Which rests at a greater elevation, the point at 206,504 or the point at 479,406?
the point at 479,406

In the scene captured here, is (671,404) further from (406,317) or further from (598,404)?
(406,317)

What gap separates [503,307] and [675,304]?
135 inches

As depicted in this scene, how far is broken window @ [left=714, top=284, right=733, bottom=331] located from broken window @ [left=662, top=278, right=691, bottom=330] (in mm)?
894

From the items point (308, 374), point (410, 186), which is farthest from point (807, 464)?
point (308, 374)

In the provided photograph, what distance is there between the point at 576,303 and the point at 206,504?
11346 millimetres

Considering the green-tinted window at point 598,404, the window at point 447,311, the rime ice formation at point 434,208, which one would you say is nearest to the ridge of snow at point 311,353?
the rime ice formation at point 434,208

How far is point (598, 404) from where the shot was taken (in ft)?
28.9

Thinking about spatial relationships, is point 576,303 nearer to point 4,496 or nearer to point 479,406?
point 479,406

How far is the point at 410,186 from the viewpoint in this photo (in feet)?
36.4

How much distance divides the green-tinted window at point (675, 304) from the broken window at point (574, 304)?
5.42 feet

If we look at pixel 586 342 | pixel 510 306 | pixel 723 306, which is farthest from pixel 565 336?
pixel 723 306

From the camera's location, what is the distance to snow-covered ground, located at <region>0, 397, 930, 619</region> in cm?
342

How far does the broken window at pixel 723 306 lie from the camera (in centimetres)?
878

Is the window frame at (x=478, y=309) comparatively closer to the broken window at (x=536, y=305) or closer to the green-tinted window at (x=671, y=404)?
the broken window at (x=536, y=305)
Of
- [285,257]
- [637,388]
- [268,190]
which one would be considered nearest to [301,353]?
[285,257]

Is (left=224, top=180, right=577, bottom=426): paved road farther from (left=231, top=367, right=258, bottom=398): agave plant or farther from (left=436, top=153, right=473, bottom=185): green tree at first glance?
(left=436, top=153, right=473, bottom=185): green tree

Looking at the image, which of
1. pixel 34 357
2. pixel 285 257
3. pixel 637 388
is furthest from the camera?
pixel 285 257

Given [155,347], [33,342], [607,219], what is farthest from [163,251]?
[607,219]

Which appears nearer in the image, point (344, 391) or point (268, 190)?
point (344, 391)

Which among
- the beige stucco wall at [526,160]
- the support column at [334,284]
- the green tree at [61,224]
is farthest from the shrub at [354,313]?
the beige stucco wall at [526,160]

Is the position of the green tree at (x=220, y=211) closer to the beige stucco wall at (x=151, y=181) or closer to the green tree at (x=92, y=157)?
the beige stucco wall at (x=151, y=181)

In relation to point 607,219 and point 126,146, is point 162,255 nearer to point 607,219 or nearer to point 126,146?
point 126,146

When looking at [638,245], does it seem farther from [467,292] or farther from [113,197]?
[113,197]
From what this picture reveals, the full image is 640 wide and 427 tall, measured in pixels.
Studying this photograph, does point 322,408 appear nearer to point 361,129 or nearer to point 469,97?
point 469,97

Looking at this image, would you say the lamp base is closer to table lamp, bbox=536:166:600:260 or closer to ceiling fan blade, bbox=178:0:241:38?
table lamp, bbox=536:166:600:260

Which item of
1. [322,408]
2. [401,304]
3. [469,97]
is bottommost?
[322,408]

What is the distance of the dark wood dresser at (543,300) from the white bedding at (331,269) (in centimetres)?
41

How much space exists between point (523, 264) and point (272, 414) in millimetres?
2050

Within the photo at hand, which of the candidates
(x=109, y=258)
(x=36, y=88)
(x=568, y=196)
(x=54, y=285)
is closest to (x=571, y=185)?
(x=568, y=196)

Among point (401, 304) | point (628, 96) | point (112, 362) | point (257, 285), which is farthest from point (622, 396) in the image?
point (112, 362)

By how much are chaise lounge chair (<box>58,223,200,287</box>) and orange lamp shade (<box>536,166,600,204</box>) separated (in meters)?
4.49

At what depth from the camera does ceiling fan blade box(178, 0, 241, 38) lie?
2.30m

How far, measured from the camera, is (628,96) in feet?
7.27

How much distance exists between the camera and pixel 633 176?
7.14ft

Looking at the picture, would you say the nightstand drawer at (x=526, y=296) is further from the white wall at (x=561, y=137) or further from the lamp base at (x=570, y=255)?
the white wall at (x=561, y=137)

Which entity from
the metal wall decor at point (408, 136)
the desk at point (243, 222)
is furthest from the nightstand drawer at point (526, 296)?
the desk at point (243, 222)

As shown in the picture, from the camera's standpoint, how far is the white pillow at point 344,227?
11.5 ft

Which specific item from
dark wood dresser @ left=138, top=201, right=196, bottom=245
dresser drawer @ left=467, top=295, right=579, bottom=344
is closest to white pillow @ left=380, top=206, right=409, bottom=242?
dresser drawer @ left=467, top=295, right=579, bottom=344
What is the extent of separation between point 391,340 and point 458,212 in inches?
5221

────────

Exercise directions: All of the entries must be quoted exactly; please include each one.

Answer for this exercise:
Which rests at a greater elevation, the point at 206,504 or the point at 479,406?
the point at 479,406

In the scene captured here, is (671,404) further from (406,317) or further from (598,404)?
(406,317)

What gap separates [503,307] and [675,304]?
135 inches

As depicted in this scene, how far is broken window @ [left=714, top=284, right=733, bottom=331] located from broken window @ [left=662, top=278, right=691, bottom=330] (in mm)?
894

From the items point (308, 374), point (410, 186), which is farthest from point (807, 464)?
point (308, 374)

In the provided photograph, what distance is there between the point at 576,303 and the point at 206,504?
11346 millimetres

Considering the green-tinted window at point 598,404, the window at point 447,311, the rime ice formation at point 434,208, which one would you say is nearest to the ridge of snow at point 311,353?
the rime ice formation at point 434,208

How far is point (598, 404) from where the shot was taken (in ft)?
28.9

Thinking about spatial relationships, is point 576,303 nearer to point 4,496 or nearer to point 479,406?
point 479,406

How far is the point at 410,186 from the viewpoint in this photo (in feet)?
36.4

How much distance divides the green-tinted window at point (675, 304) from the broken window at point (574, 304)?
5.42 feet

If we look at pixel 586 342 | pixel 510 306 | pixel 723 306, which is farthest from pixel 565 336?
pixel 723 306

From the camera's location, what is the distance to snow-covered ground, located at <region>0, 397, 930, 619</region> in cm?
342

How far does the broken window at pixel 723 306 lie from the camera (in centimetres)?
878

Is the window frame at (x=478, y=309) comparatively closer to the broken window at (x=536, y=305) or closer to the green-tinted window at (x=671, y=404)?
the broken window at (x=536, y=305)
Of
- [285,257]
- [637,388]
- [268,190]
which one would be considered nearest to [301,353]?
[285,257]

Is (left=224, top=180, right=577, bottom=426): paved road farther from (left=231, top=367, right=258, bottom=398): agave plant or farther from (left=436, top=153, right=473, bottom=185): green tree at first glance?
(left=436, top=153, right=473, bottom=185): green tree

Looking at the image, which of
1. pixel 34 357
2. pixel 285 257
3. pixel 637 388
is furthest from the camera?
pixel 285 257

Given [155,347], [33,342], [607,219], what is farthest from [163,251]?
[607,219]

Which appears nearer in the image, point (344, 391) or point (268, 190)?
point (344, 391)

Which among
- the beige stucco wall at [526,160]
- the support column at [334,284]
- the green tree at [61,224]
is farthest from the shrub at [354,313]?
the beige stucco wall at [526,160]

Is the position of the green tree at (x=220, y=211) closer to the beige stucco wall at (x=151, y=181) or closer to the green tree at (x=92, y=157)?
the beige stucco wall at (x=151, y=181)

In relation to point 607,219 and point 126,146, is point 162,255 nearer to point 607,219 or nearer to point 126,146?
point 126,146

When looking at [638,245], does it seem farther from [467,292] or farther from [113,197]?
[113,197]
From what this picture reveals, the full image is 640 wide and 427 tall, measured in pixels.
Studying this photograph, does point 322,408 appear nearer to point 361,129 or nearer to point 469,97?
point 469,97

Looking at this image, would you say the lamp base is closer to table lamp, bbox=536:166:600:260 or closer to ceiling fan blade, bbox=178:0:241:38?
table lamp, bbox=536:166:600:260

Which item of
1. [322,408]
2. [401,304]
3. [469,97]
is bottommost?
[322,408]

What is the distance of the dark wood dresser at (543,300) from the white bedding at (331,269) (in centimetres)?
41

How much space exists between point (523, 264) and point (272, 414) in millimetres?
2050

Within the photo at hand, which of the candidates
(x=109, y=258)
(x=36, y=88)
(x=568, y=196)
(x=54, y=285)
is closest to (x=571, y=185)?
(x=568, y=196)

Among point (401, 304) | point (628, 96) | point (112, 362) | point (257, 285), which is farthest from point (622, 396) in the image?
point (112, 362)

By how much are chaise lounge chair (<box>58,223,200,287</box>) and orange lamp shade (<box>536,166,600,204</box>) separated (in meters)?
4.49

At what depth from the camera does ceiling fan blade box(178, 0, 241, 38) lie?
2.30m

How far, measured from the camera, is (628,96) in feet?
7.27

How much distance exists between the camera and pixel 633 176?
7.14ft

Looking at the picture, would you say the nightstand drawer at (x=526, y=296) is further from the white wall at (x=561, y=137) or further from the lamp base at (x=570, y=255)?
the white wall at (x=561, y=137)

Which entity from
the metal wall decor at point (408, 136)
the desk at point (243, 222)
is furthest from the nightstand drawer at point (526, 296)?
the desk at point (243, 222)

As shown in the picture, from the camera's standpoint, how far is the white pillow at point 344,227?
11.5 ft

Which specific item from
dark wood dresser @ left=138, top=201, right=196, bottom=245
dresser drawer @ left=467, top=295, right=579, bottom=344
is closest to white pillow @ left=380, top=206, right=409, bottom=242?
dresser drawer @ left=467, top=295, right=579, bottom=344
What is the extent of separation between point 391,340 and point 458,212 in inches?
5221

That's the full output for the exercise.